On the Origins of Linear Representations in Large Language Models (2403.03867v1)

Abstract: Recent works have argued that high-level semantic concepts are encoded "linearly" in the representation space of LLMs. In this work, we study the origins of such linear representations. To that end, we introduce a simple latent variable model to abstract and formalize the concept dynamics of the next token prediction. We use this formalism to show that the next token prediction objective (softmax with cross-entropy) and the implicit bias of gradient descent together promote the linear representation of concepts. Experiments show that linear representations emerge when learning from data matching the latent variable model, confirming that this simple structure already suffices to yield linear representations. We additionally confirm some predictions of the theory using the LLaMA-2 LLM, giving evidence that the simplified model yields generalizable insights.

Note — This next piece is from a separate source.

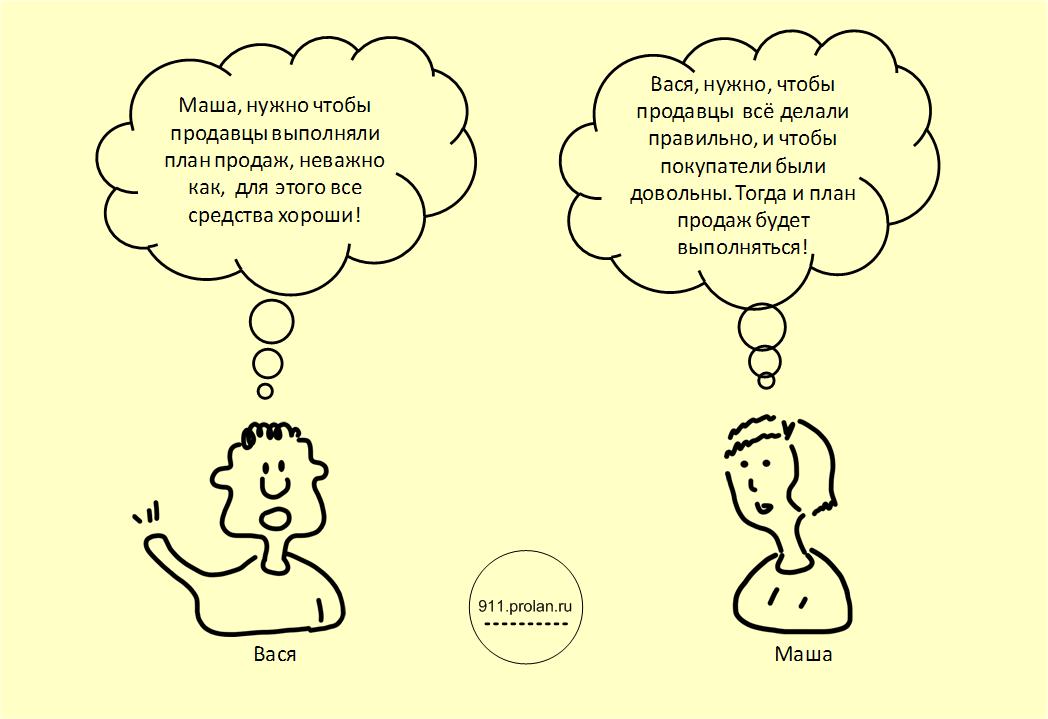 Управление результативностью продавцов консультантов. Матрица KPI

• The paper establishes that linear representations in LLMs arise from log-odds matching and the implicit bias of gradient descent during next-token prediction.
• It introduces a latent variable model that encodes human-interpretable concepts using a probabilistic Markov random field for context mapping.
• Empirical validations show that gradient descent aligns similar concept vectors while maintaining orthogonal separations, enhancing model interpretability.

On the Origins of Linear Representations in LLMs

Introduction

The paper "On the Origins of Linear Representations in LLMs" (2403.03867) explores the phenomenon where high-level semantic concepts are encoded linearly within the vector space of LLMs. This linearity, observed empirically in models like LLaMA-2, raises fundamental questions about how such representations originate during the training process. The authors introduce a novel mathematical framework to explore the dynamics of next-token prediction, proposing that both the objective functions used in training and the implicit biases in gradient descent contribute to this linear structuring.

Latent Variable Model for Concept Dynamics

The study introduces a latent variable model where context sentences and next tokens reflect latent binary concept variables. This model encapsulates human-interpretable concepts within the latent space, allowing for an analytical exploration of how concepts are represented in embeddings and unembeddings.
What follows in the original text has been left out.